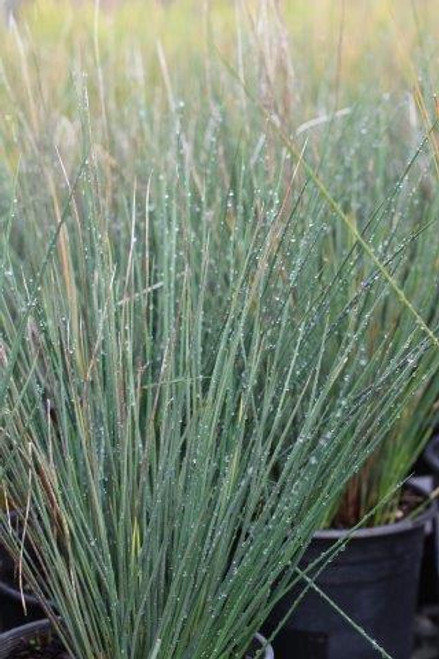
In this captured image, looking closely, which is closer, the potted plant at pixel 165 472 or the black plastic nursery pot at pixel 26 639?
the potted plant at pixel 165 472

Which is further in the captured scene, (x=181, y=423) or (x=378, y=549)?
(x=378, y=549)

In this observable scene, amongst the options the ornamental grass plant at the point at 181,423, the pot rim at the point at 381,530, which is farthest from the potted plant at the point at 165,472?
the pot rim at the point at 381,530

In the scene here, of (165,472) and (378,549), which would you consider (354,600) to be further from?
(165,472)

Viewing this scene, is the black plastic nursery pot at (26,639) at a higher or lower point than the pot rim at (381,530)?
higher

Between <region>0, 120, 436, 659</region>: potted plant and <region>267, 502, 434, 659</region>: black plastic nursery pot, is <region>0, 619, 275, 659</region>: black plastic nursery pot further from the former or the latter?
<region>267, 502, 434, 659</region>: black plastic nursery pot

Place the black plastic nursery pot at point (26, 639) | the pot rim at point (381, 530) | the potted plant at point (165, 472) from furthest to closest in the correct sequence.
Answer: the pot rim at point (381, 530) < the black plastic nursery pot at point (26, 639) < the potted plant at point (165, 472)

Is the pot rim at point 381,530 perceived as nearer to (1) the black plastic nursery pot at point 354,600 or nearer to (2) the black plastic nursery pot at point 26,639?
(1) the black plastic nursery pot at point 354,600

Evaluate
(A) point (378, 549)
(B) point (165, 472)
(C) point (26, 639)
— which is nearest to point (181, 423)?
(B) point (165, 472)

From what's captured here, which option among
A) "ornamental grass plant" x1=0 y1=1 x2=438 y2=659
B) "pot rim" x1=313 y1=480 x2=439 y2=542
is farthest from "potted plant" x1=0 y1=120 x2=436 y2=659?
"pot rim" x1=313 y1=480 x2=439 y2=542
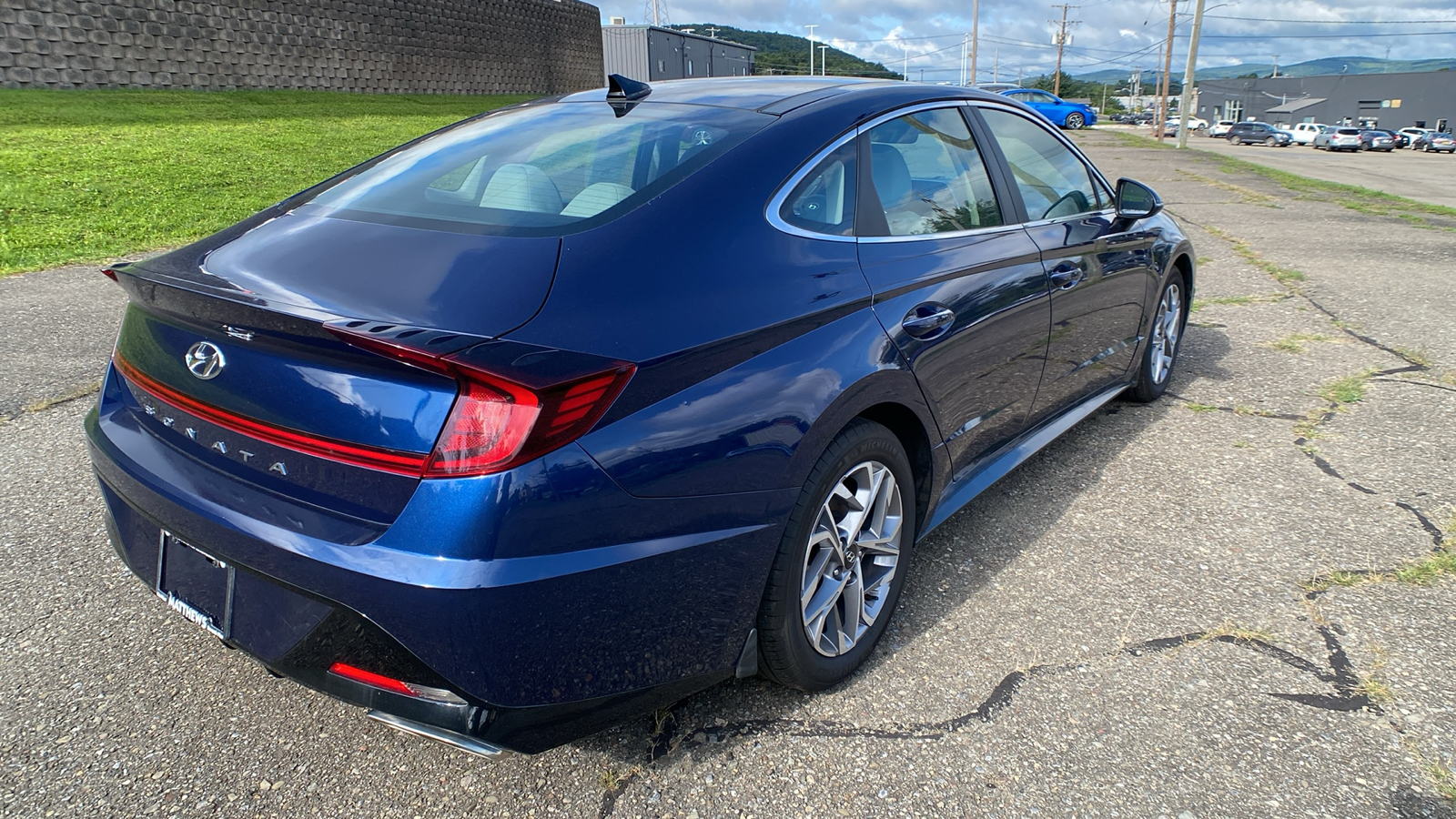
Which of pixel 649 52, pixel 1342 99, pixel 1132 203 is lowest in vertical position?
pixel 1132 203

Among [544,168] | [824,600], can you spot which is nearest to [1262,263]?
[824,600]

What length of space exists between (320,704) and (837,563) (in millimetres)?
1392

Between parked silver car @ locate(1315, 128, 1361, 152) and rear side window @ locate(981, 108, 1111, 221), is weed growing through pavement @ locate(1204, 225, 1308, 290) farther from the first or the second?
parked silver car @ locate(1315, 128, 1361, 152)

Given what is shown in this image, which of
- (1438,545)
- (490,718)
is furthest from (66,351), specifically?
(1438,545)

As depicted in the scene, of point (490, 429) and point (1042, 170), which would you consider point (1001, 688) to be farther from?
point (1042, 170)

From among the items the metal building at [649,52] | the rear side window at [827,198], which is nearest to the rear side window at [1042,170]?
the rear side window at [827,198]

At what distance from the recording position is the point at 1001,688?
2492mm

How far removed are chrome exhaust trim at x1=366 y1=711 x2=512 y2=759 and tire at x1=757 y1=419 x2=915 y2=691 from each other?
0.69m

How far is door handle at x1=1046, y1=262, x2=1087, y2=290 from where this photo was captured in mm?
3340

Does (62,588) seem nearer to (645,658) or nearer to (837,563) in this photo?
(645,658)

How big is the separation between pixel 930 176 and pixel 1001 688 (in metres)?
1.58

--

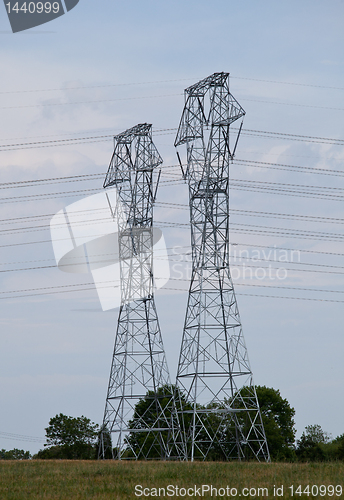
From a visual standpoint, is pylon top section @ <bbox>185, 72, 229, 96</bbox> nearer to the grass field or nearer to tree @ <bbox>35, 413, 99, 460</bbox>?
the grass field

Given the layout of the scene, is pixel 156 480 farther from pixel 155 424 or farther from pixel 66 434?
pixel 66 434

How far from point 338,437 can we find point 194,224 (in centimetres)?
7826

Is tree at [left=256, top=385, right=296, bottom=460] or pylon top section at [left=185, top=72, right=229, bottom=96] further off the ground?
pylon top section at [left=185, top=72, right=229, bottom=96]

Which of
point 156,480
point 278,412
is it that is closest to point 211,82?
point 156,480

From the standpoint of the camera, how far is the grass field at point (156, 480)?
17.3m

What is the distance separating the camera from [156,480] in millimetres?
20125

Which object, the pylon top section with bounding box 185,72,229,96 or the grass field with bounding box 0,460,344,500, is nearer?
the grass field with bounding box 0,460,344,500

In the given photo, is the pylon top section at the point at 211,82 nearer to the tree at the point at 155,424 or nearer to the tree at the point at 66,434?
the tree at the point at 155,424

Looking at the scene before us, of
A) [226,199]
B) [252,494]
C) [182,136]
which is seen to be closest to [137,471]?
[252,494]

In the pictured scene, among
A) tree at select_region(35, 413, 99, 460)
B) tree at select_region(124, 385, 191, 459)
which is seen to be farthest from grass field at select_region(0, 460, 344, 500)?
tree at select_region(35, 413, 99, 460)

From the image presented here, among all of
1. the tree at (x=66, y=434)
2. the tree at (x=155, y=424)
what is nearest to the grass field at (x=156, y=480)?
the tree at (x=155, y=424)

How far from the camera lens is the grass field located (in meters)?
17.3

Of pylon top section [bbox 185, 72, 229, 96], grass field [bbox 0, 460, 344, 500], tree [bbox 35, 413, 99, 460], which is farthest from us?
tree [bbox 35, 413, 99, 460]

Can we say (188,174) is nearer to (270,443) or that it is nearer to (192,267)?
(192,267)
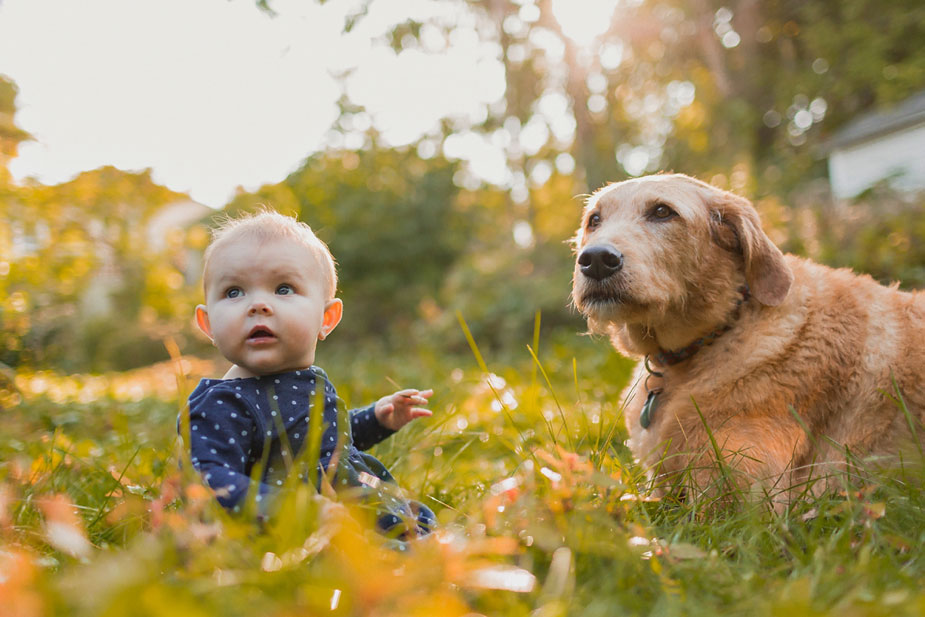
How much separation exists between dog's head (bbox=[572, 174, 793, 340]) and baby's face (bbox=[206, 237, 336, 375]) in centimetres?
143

* _EXERCISE DIRECTIONS_: Pick out every line in the entries above that contains the word "position" and copy each one.

* _WRITTEN SOLUTION_:
Which of pixel 649 52, pixel 1342 99, pixel 1132 203 is lowest in vertical position?
At what distance from the recording position is the point at 1001,688?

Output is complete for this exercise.